--- Begin THE RECORDS ---
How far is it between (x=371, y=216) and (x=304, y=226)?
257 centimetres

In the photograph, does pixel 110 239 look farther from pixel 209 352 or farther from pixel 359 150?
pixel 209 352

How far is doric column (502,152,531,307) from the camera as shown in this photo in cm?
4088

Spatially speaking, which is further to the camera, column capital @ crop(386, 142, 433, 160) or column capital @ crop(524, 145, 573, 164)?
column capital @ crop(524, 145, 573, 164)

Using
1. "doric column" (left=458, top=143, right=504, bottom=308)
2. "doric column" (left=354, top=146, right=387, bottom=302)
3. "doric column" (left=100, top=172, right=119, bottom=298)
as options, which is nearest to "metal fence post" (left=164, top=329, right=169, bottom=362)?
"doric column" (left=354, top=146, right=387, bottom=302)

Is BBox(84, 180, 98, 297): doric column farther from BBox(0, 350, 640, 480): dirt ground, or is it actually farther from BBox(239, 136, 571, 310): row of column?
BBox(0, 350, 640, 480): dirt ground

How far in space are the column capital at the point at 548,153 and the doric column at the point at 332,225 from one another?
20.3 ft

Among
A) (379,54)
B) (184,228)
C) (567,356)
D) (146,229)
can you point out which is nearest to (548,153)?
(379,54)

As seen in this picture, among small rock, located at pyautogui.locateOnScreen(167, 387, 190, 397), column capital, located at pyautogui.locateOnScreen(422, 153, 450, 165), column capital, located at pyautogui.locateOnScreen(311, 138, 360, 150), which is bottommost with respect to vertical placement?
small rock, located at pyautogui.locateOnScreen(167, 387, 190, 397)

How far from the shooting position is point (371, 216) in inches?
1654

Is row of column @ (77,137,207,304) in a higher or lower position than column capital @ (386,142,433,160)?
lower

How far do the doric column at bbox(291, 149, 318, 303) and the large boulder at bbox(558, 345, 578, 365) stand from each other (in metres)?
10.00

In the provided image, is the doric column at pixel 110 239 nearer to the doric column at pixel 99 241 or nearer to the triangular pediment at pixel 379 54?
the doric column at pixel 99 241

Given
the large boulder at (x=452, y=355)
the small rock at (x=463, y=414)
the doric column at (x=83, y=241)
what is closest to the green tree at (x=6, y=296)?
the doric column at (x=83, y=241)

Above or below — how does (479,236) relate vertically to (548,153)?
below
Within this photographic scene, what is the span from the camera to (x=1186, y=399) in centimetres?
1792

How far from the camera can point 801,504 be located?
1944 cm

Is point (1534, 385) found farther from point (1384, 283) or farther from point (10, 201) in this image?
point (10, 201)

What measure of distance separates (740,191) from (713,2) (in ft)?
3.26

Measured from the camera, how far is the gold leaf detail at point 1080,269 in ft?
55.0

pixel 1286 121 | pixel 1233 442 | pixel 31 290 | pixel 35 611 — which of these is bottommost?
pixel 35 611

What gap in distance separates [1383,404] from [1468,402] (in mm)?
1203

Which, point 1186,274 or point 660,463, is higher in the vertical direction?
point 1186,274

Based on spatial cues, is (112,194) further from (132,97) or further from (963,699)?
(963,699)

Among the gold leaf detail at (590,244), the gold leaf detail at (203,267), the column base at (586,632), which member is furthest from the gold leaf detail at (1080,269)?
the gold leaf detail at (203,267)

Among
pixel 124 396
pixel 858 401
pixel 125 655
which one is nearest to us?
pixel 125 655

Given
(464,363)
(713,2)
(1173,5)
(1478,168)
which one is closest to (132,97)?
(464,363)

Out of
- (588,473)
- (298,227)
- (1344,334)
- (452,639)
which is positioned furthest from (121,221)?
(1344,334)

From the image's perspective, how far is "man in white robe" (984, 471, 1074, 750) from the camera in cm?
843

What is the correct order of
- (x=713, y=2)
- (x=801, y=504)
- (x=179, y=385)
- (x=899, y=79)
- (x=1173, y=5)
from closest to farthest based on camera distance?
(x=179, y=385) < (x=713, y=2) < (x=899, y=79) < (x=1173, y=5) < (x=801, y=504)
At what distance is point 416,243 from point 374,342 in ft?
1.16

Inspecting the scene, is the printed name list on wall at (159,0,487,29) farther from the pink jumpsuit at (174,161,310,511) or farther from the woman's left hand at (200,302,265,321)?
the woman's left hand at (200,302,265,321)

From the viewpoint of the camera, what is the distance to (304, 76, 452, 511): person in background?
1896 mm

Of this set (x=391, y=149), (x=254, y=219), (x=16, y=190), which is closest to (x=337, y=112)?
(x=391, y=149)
--- End THE RECORDS ---
Please quote nothing but the lines from the line with "At what distance" through the end of the data above, exactly as written, ends included.

COMPLETED EXERCISE |
At what distance is point 416,243 from point 374,342 in ft?
1.16

Inspecting the scene, is the printed name list on wall at (159,0,487,29) farther from the pink jumpsuit at (174,161,310,511) or farther from the woman's left hand at (200,302,265,321)?
the woman's left hand at (200,302,265,321)

From the viewpoint of the camera, what is the distance to (304, 76, 452, 511): person in background?
1896 mm

Of this set (x=391, y=149), (x=254, y=219), (x=16, y=190), which is closest to (x=337, y=112)?
(x=391, y=149)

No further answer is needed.